#### LESETEXT:
Neuburg
"Du wirst uns lange nicht mehr sehen"

04.08.2011 | Stand 03.12.2020, 2:32 Uhr

In Sinning gab es in der Vergangenheit immer wieder Demonstrationen gegen Rechtsextreme. Die „heiße Phase“ ist seit zehn Jahren vorbei.

Neuburg (r) Das Familiendrama an der Waldhütte ist weitgehend geklärt. Für die Ermittler steht fest, dass sich der 23-jährige Sohn selbst das Leben genommen hat, indem er sich mit einer Pistole in den Mund geschossen hat. Der 65-jährige Vater schoss sich in den Bauch. Sie hinterließen einen Abschiedsbrief.

„Du wirst uns eine Zeit lang nicht mehr sehen“. Mit dieser Bemerkung beunruhigte Anton P. seinen Nachbarn in Sinning. Der Mann informierte die Polizei. Als die ersten Streifen an der Waldhütte bei Unterstall ankamen, war der 23-jährige Sohn von Anton P. schon mindestens eine Stunde tot. Der Vater saß mit einem Bauchschuss vor der Hütte. Minutenlang versuchten ihn die Polizisten vom Suizid abzuhalten. Dann schoss sich Anton P. ein zweites Mal in den Bauch. Gestern war er noch nicht vernehmungsfähig.
 
Möglicherweise wartete der 65-Jährige darauf, dass die Neuburger Polizeibeamten auf ihn schossen. Die aber blieben besonnen und zurückhaltend. Die Pistole ist in Tschechien als gestohlen gemeldet. Anton P. besaß sie also illegal. Die Ermittler gehen davon aus, dass er sie seinem toten Sohn aus der Hand genommen hatte. Die Obduktion in München ergab gestern eindeutig Selbsttötung des 23-Jährigen.

Vater und Sohn wollten nicht mehr weiterleben. Der 23-Jährige war psychisch krank. In der Waldhütte fand die Polizei einen Abschiedsbrief. Er dokumentiert, dass es sich um eine Familientragödie von verzweifelten Menschen handelt. Allerdings hat Anton P. auch wirre rechtsextreme Anmerkungen über sein Heimatland gemacht. Im Vorjahr hatte er seinen Pass bei der Gemeinde Oberhausen abgegeben, weil er „aus der Bundesrepublik austreten“ wollte.

Anwesen durchsucht

Kripo und Bundeswehrsoldaten durchsuchten gestern mit Metallsonden Anton P.'s Anwesen in Sinning. Es war Routine, sie fanden nichts.

#### GELESENES ANWENDEN:
**A)** Nenne alle Städte, Gemeinden und Dörfer, die im Bericht über das Familiendrama vorkommen. Länder zählen nicht dazu.
**B)** Schreib aus dem Bericht über das Familiendrama den Abschnitt genau ab, der mit den Worten „04.08.2011 | Stand“ anfängt und mit „hinterließen einen Abschiedsbrief.“ aufhört.
**C)** Führe den Bericht über das Familiendrama nach seinem letzten Satz fort.

#### ÜBUNGSMATERIAL:
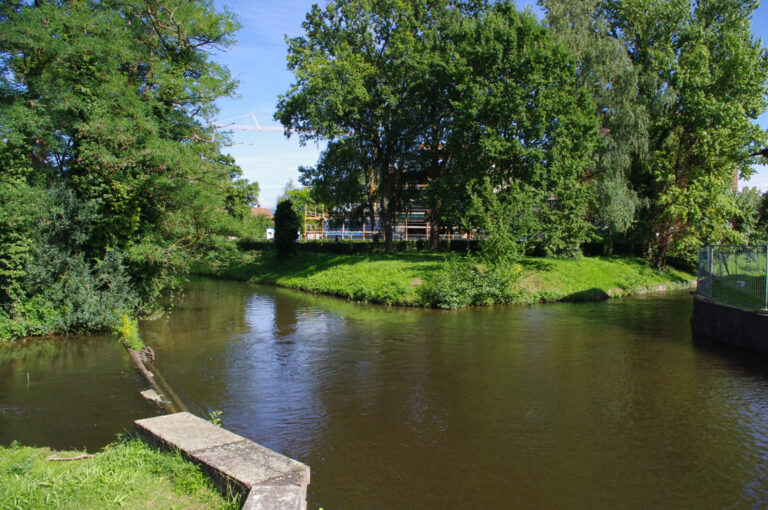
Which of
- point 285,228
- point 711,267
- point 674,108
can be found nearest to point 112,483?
point 711,267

#### LÖSUNGEN PRO AUFGABE:
**A)** Neuburg, Sinning, Unterstall, München, Oberhausen

**B)**
04.08.2011 | Stand 03.12.2020, 2:32 Uhr

In Sinning gab es in der Vergangenheit immer wieder Demonstrationen gegen Rechtsextreme. Die „heiße Phase“ ist seit zehn Jahren vorbei.

Neuburg (r) Das Familiendrama an der Waldhütte ist weitgehend geklärt. Für die Ermittler steht fest, dass sich der 23-jährige Sohn selbst das Leben genommen hat, indem er sich mit einer Pistole in den Mund geschossen hat. Der 65-jährige Vater schoss sich in den Bauch. Sie hinterließen einen Abschiedsbrief.

**C)**
Der 65-jährige Anton P. hatte bereits in seiner Jugendzeit eine starke Neigung zu Nazi- und Wehrmachtskult entwickelt. Seine Aktionen mit der „Wikingjugend“ sind noch in die Rubrik Abenteuerspiele einzuordnen. Als führendes Mitglied der „Wehrsportgruppe Hoffmann“ äußerte sich rechtsextremes Gedankengut in „Wehrsportübungen“ an der Donau. 1979 drehte er mit Kumpanen in Neuburg einen Film über den „Rückzug der deutschen Wehrmacht“ und geriet mit den Behörden in Konflikt.

Als angeblicher „Major“ und rechte Hand des rechtsextremen Karl-Heinz Hoffmann (Heroldsberg) geriet er in das Raster der Fahnder. Als im Januar 1980 Bundesinnenminister Gerhart Baum die „Wehrsportgruppe Hoffmann“ verbot, rückten auch in Neuburg 70 Beamte von Polizei und Verfassungsschutz an. Sie beschlagnahmten die Militariasammlung von Anton P. im ehemaligen Sägewerk an der Ingolstädter Straße in Neuburg. Von Militärjeeps über Kettenkräder, Granatenattrappen, SS-Uniform, Karabiner und Munition nahmen sie alles mit. Später erhielt der Eigentümer fast alle Artikel zurück.

NPD und Nazikult

An seinem zweiten Standort im Dorf Sinning pflegte Anton P. in einer alten Schreinerei mit Gesinnungsgenossen den Nazi- und Germanenkult („Halle Thor“) weiter. Als NPD-Funktionäre in den 90er Jahren dort ein- und ausgingen, schaute der Verfassungsschutz wieder genauer hin. Mit der Etablierung der NPD-Zeitung „Deutsche Stimme“ provozierten Anton P. und Chefredakteur Holger Apfel, heute NPD-Fraktionschef im Sächsischen Landtag, die Sicherheitsbehörden. Es bildete sich die „Sinninger Initiative gegen Rechts“, es kam zu Demos und Gegenkundgebungen.

Als Anton P. einem Scheineinkäufer des Landeskriminalamts kroatische Maschinenpistolen und Handgranaten verkaufte, schlug das LKA 1998 in einer Razzia zu, verhaftete den Neuburger und einen Mittäter. Nach vier Jahren Haftstrafe kam Anton P. wieder frei. Seitdem war er „unauffällig“.